Mais voilà que ce capital a fondu comme neige au soleil et que le printemps pourrait s’avérer âpre pour sa famille et lui. Comment, en effet, imaginer plus grande humiliation pour celui à qui tout semblait réussir? D’autant qu’il a commencé par nier les faits en inventant une histoire de pipi aussi peu crédible que pathétique. Déjà, dans les réseaux sociaux, les commentaires les plus homophobes ressurgissaient à travers ceux – beaucoup plus nombreux, c’est déjà ça de pris - dégoulinants de compassion. C’était soit l’absolution immédiate et totale de ceux qui le déifient, soit la condamnation peu subtile de ceux qui semblaient n’attendre que ça. Entre les deux, Dany Turcotte y est allé d’un plaidoyer pour le droit à la vie privée de son ami Joël. Le hic, c’est que ce dernier cultive son image publique depuis des lustres et que l’acte pour lequel il fait aujourd’hui les choux gras a été commis dans un lieu qui est tout, sauf privé. 
Monsieur Legendre n’aura pas besoin qu’on en rajoute. L’homme (et les siens, car il y a plusieurs victimes collatérales dont on ne parle pas dans cette histoire, à commencer par son fils qu'il n'a jamais préservé de sa notoriété) subira pendant longtemps, sinon à vie, les contrecoups de cette erreur de jugement. Et la honte ne fera pas de cadeau à celui qui a donné ses premières lettres de noblesse (publiques, encore une fois) à l'homoparentalité masculine. Peut-être, comme certains l’ont évoqué, a-t-il commis là une sorte de suicide artistique. Un peu comme le suicide politique de l’ex ministre Claude Charron, quand celui-ci avait volé un veston chez Eaton et qu’il avait dû se démettre de ses respectables fonctions. La pression est forte chez l’homme qui s’approche de la perfection. 

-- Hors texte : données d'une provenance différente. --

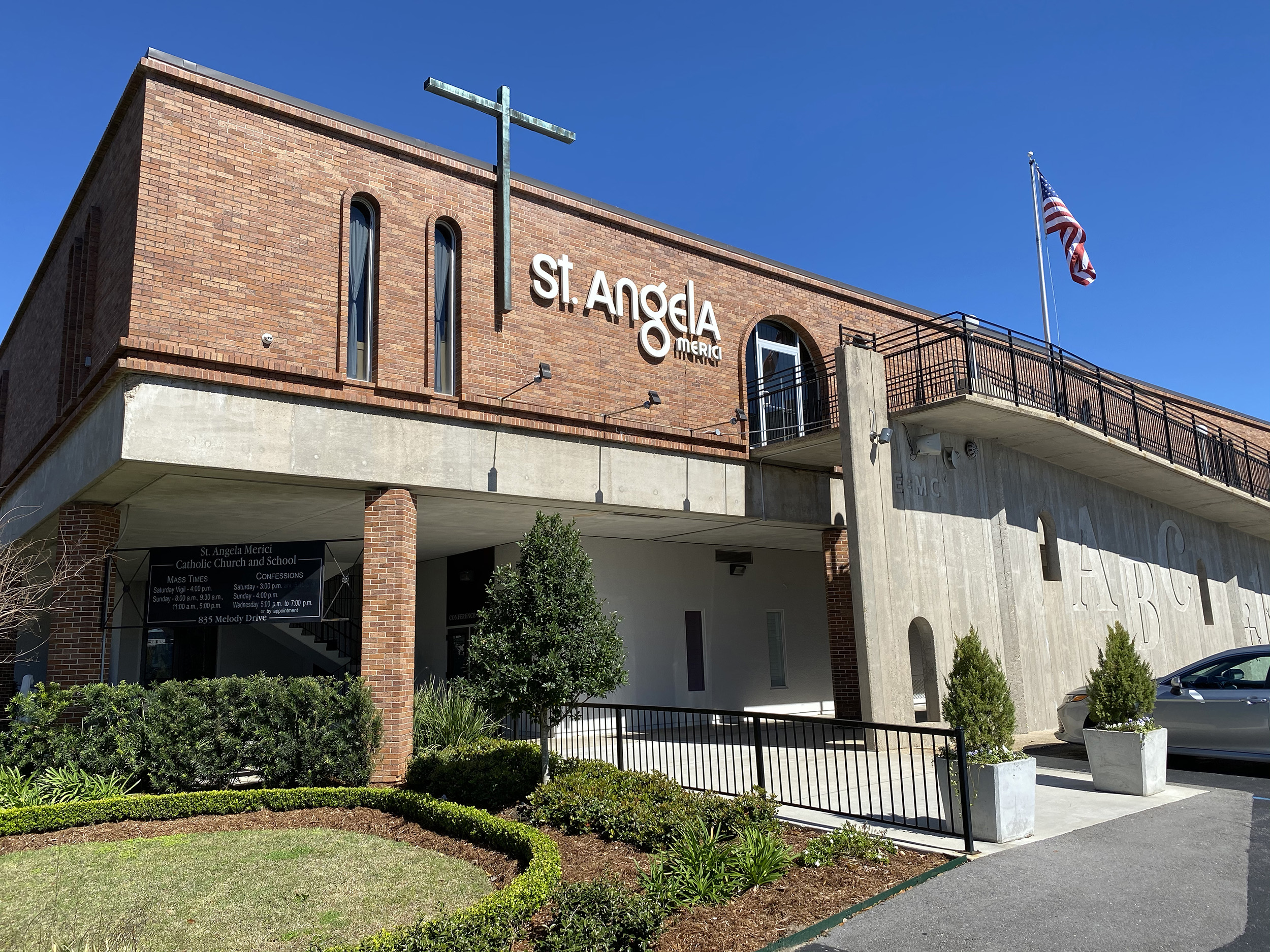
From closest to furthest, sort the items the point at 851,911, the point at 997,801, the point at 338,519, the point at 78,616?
1. the point at 851,911
2. the point at 997,801
3. the point at 78,616
4. the point at 338,519

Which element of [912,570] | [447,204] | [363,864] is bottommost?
[363,864]

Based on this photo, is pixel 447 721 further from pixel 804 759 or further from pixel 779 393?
pixel 779 393

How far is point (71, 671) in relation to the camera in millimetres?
12117

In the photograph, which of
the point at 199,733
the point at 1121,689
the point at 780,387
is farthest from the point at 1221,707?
the point at 199,733

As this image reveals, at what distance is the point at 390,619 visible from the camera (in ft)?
41.1

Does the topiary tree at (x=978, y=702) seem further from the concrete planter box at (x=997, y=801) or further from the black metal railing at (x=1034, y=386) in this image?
the black metal railing at (x=1034, y=386)

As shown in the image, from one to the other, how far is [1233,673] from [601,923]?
1016 centimetres

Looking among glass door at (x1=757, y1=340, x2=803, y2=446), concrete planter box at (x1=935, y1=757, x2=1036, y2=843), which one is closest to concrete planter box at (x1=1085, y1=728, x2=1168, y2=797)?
concrete planter box at (x1=935, y1=757, x2=1036, y2=843)

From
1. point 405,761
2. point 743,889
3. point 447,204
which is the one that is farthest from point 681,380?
point 743,889

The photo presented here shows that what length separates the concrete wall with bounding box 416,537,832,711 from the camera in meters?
18.8

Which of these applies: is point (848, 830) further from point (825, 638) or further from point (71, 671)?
point (825, 638)

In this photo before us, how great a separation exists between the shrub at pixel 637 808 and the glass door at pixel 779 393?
9706 mm

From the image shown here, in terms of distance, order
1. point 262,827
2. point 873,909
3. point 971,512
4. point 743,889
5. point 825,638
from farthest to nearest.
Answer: point 825,638 < point 971,512 < point 262,827 < point 743,889 < point 873,909

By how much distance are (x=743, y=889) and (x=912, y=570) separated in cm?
916
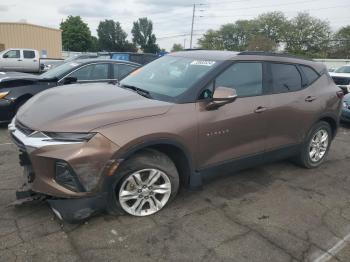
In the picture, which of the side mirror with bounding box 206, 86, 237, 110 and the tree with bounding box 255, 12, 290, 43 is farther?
the tree with bounding box 255, 12, 290, 43

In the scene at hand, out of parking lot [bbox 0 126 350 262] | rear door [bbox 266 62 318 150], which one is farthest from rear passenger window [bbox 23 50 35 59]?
rear door [bbox 266 62 318 150]

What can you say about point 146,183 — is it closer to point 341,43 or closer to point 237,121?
point 237,121

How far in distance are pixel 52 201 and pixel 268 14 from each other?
8768 cm

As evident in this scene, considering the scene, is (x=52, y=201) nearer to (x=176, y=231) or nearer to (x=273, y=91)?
(x=176, y=231)

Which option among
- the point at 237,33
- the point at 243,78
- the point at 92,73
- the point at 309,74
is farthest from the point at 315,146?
the point at 237,33

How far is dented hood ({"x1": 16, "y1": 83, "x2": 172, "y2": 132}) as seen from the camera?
3.06m

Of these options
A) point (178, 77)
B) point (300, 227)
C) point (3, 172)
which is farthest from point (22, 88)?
point (300, 227)

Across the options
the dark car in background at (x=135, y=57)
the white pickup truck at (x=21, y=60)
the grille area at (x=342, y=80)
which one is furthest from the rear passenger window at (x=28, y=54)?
the grille area at (x=342, y=80)

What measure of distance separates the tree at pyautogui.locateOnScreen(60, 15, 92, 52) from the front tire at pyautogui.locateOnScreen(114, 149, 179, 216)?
75.4 m

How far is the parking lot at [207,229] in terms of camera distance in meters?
2.98

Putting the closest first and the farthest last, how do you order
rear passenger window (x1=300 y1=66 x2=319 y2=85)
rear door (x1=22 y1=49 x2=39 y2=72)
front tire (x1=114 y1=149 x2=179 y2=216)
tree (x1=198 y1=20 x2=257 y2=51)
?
front tire (x1=114 y1=149 x2=179 y2=216), rear passenger window (x1=300 y1=66 x2=319 y2=85), rear door (x1=22 y1=49 x2=39 y2=72), tree (x1=198 y1=20 x2=257 y2=51)

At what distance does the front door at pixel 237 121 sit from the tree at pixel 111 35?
81.0 meters

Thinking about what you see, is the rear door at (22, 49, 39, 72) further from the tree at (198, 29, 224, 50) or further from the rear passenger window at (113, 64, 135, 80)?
the tree at (198, 29, 224, 50)

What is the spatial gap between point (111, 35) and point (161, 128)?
8601 centimetres
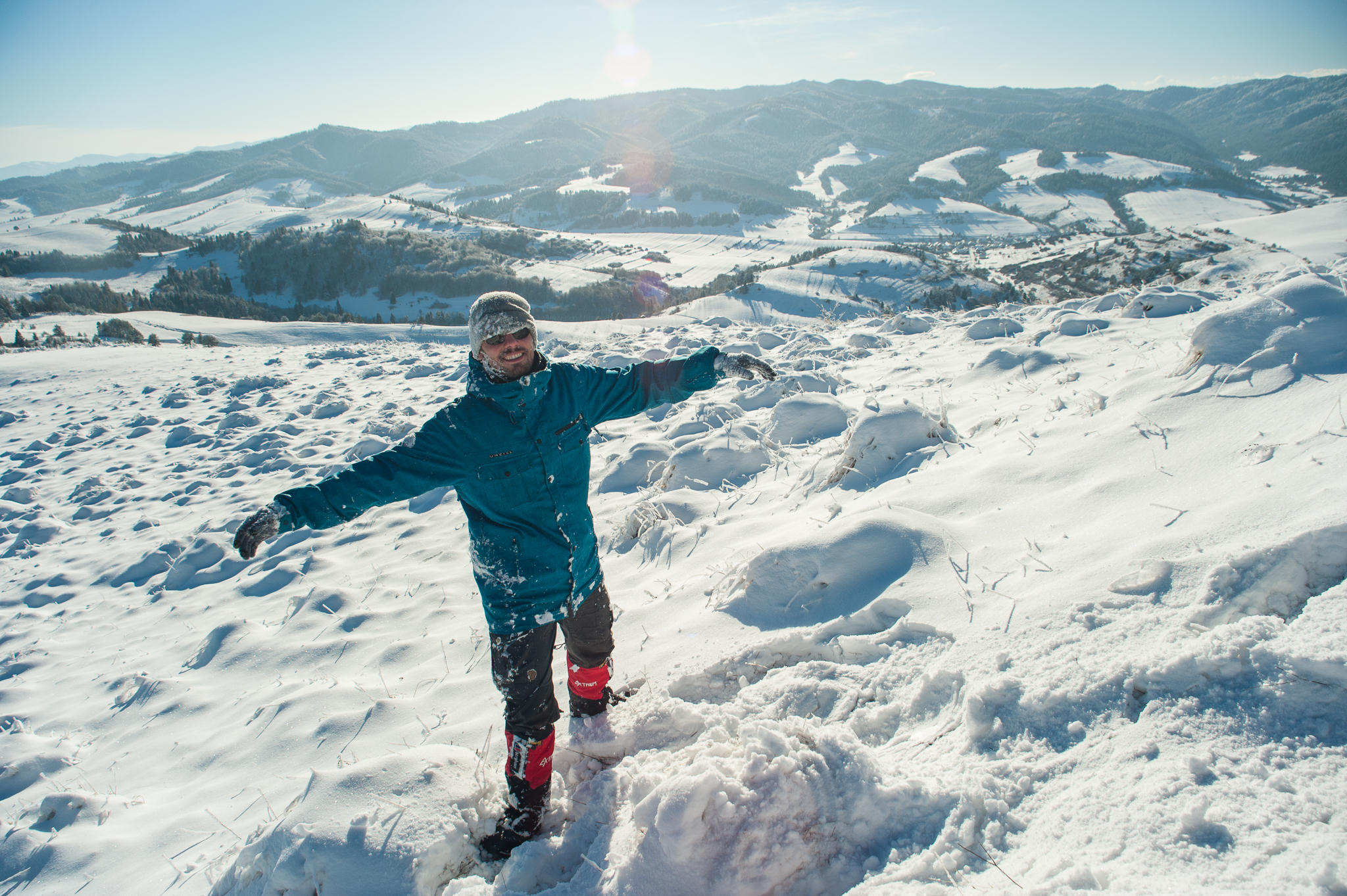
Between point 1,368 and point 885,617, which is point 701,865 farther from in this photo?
point 1,368

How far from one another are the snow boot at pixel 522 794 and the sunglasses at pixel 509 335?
1504 mm

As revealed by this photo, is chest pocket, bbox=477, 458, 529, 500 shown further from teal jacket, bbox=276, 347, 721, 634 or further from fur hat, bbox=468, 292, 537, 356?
fur hat, bbox=468, 292, 537, 356

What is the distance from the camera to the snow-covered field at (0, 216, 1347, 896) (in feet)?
4.81

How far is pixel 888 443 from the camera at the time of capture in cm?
424

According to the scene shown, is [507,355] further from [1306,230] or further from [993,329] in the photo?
[1306,230]

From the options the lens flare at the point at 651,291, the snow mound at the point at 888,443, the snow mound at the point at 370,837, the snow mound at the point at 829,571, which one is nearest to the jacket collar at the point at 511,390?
the snow mound at the point at 370,837

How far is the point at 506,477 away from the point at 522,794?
1172 millimetres

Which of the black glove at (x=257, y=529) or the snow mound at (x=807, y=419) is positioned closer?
the black glove at (x=257, y=529)

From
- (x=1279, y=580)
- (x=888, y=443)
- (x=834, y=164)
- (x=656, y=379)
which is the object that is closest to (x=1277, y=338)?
(x=888, y=443)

Souhaitons seulement qu’il ne se retrouvera pas trop rapidement à l'autel dominical de Tout le monde en parle et que le public ne lui fera pas trop rapidement une ovation, comme Il a pris la fâcheuse habitude de le faire devant la moindre prestation. Car il s’agit ici d’un événement qui mérite de demeurer dans son contexte, qui appelle au silence bien plus qu’aux applaudissements. Si l’on est tous plus ou moins touchés devant cette star aux mille talents tombée de son socle, on doit aussi se questionner sur le culte du vedettariat qui pousse certains artistes à commettre des actes qui se retournent contre eux. En cette ère où le moindre concours consiste à nous offrir nos quinze minutes de gloire, celles de Joël Legendre avaient le mérite d’avoir été bâties patiemment, parfois à l’arraché, au fil d’un temps qu’on ne prend presque plus. 

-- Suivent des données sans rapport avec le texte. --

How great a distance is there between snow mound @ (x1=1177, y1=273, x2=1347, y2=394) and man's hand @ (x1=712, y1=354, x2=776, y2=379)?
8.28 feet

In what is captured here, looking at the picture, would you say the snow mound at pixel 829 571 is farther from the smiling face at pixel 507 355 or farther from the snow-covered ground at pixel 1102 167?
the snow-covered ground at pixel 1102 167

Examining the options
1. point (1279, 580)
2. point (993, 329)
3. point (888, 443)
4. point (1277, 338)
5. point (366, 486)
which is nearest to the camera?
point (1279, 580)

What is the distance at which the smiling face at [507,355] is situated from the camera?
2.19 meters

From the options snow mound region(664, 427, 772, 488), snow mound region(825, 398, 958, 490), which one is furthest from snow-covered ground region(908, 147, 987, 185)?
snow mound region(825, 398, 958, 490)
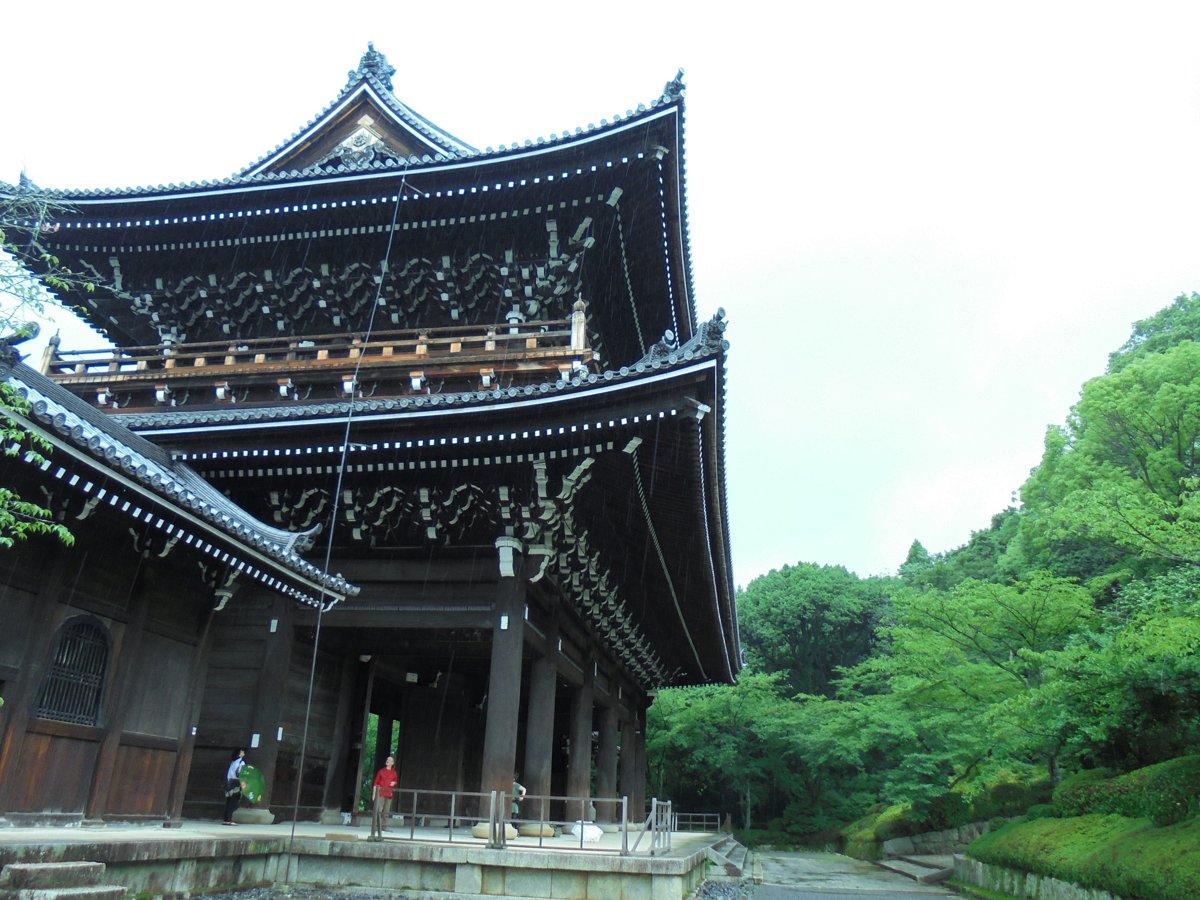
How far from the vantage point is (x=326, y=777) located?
43.2 feet

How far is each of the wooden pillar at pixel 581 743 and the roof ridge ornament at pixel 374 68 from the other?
13.1 m

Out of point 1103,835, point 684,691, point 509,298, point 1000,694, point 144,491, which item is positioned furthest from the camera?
point 684,691

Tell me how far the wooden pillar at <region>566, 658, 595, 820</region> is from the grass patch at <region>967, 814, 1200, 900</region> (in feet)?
26.1

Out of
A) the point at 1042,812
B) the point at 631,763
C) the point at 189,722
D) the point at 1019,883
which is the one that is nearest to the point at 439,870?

L’occasion est maintenant belle, pour la bête médiatique qu’il était devenu, de laisser tomber les campagnes d’image, de transformer cette expérience en quelque chose qui pourrait le grandir véritablement. Et donner sa pleine mesure à cet animateur-chanteur-acteur qui n’a jamais été, au fond, qu’un gars ben ordinaire. 
Robert Campeau

1 commentaire:

Alain Duaner a dit…

La star ne décide pas sciemment son suicide mais on peut plutôt voir l'acte "répréhensible " comme protégé par une carapace de lumière imaginaire composée par notoriété de leur personnage, leur laissant croire à une invincibilité arbitraire, une impunité que les forces policières, médiatiques et populaires auront vite fait de subitement anéantir.
La notoriété est d autant plus fragile que la Star, tout comme le politicien et comme bien d autres notables agissent comme si le poids de leur bonne réputation pouvait les soustraire à la guillotine des lois aveugles.

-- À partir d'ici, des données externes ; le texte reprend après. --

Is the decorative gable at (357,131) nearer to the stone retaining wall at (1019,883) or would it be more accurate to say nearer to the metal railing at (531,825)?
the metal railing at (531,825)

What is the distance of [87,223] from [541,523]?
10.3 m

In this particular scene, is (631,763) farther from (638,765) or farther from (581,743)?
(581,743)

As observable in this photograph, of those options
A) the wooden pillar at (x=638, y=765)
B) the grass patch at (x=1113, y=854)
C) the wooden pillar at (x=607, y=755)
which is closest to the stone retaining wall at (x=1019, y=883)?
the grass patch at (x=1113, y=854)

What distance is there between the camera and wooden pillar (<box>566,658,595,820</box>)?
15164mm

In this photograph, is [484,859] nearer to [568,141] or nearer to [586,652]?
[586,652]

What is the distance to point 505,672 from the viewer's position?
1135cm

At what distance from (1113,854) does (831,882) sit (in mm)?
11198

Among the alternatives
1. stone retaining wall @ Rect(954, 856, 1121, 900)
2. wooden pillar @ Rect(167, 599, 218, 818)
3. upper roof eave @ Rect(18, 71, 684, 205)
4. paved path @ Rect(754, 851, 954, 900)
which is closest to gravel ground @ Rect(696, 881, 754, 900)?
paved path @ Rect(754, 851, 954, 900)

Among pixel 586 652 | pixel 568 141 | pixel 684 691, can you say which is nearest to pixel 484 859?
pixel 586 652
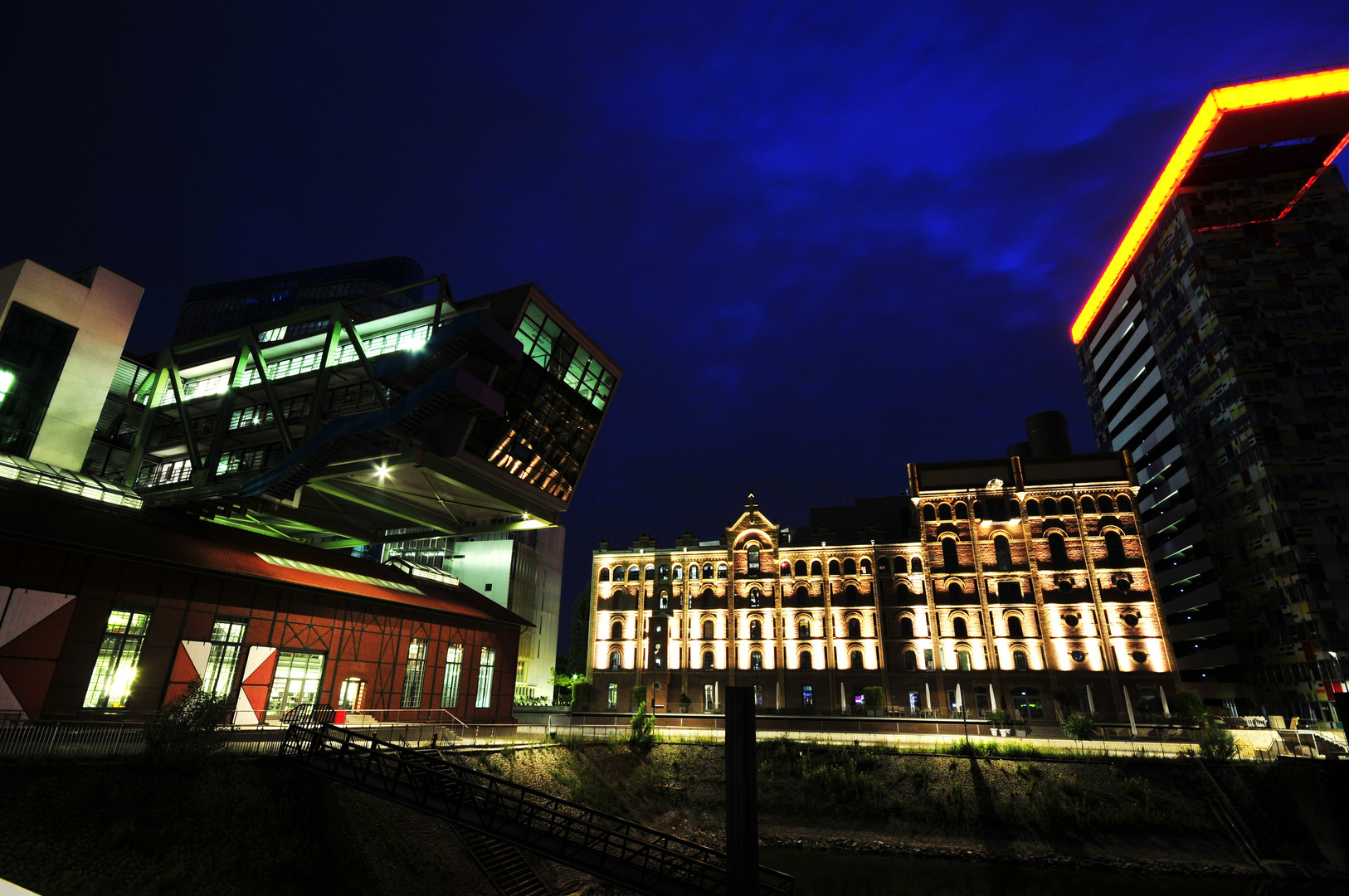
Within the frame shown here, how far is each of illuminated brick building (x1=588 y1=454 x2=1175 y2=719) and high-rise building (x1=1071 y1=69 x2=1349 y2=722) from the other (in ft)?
34.2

Est-ce qu'on peut voir quelque part le récit détaillé par l'acteur lui-même.
L inconscience fait aussi partie de l'humain le plus valeureux.
Est-ce que les gens qui l'ont dénoncé, arrêté réalisait à cet instant la suite des choses? Est-ce que c était un acte utile à la société ou à quiconque de faire basculer la vie de Joël.
Les pires assassinats se font sans arme.